During the 2016–17 season, he made seven starts and averaged 8.6 points per game, shooting 41.7 percent from behind the arc. His best game came on January 29, 2017 against the Virginia Tech Hokies, scoring 30 points and made nine consecutive threes pointers, which set an Atlantic Coast Conference record. During his junior season, Chatman averaged 12.9 points, 2.9 rebounds, and 1.6 assists per game, hitting 87 three-pointers. On December 9, 2017, Chatman scored 22 points and helped the Boston College Eagles beat the previously undefeated and #1 nationally ranked Duke. He scored 30 points in a 78–73 overtime win against Richmond on December 23. During his senior season, Chatman dealt with ankle and finger injuries.
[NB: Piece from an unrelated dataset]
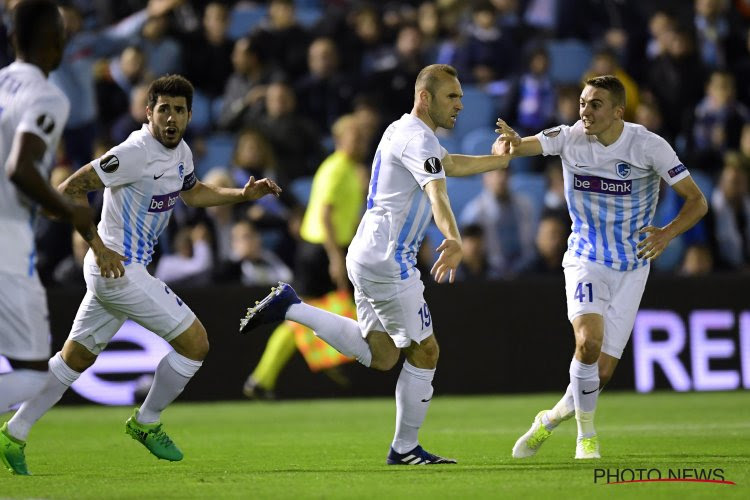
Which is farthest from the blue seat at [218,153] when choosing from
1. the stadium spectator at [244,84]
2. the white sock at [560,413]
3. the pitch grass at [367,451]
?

He averaged 13.2 points, 2.2 rebounds, and 2.0 assists per game. He was named to the Fort Myers Tipoff all-tournament team. He ranks fifth all-time in career 3-pointers made and fourth in career 3-point FG percentage in Boston College school history. He became the 44th member of the Boston College 1,000 point club when he scored his 1000th collegiate point on Feb. 18, 2019 vs. Miami.

==Professional career==
For his rookie season in 2019–20, Chatman signed with CSU Sibiu, a professional basketball team in Romania that competed in both the Liga Națională and FIBA Europe Cup. His best game in the Liga Națională was on February 1, 2020 when he scored 31 points in a victory vs Romanian powerhouse U-BT Cluj-Napoca. Chatman averaged 13.8 points, 2.3 rebounds, and 1.3 assists per game in FIBA Europe Cup games and made 14 three pointers in only two games vs Fribourg Olympic Basket. On February 28, 2021, Chatman signed with the Taoyuan Pilots of the P. League+. On November 29, 2021, Chatman signed with the Tainan TSG GhostHawks of the T1 League.

==Personal life==
Chatman is the son of Jeff and Leah Chatman. His father played for the BYU Cougars from 1984–1988 and is ninth all time at BYU in scoring. Chatman served as a missionary for the Church of Jesus Christ of Latter-day Saints for two years (2012–2014) in Taipei, Taiwan where he learned to speak Mandarin Chinese. He graduated from BYU with a degree in Asian Studies. While at Boston College, Chatman pursued his Master of Business Administration degree. His wife is a Taiwan native.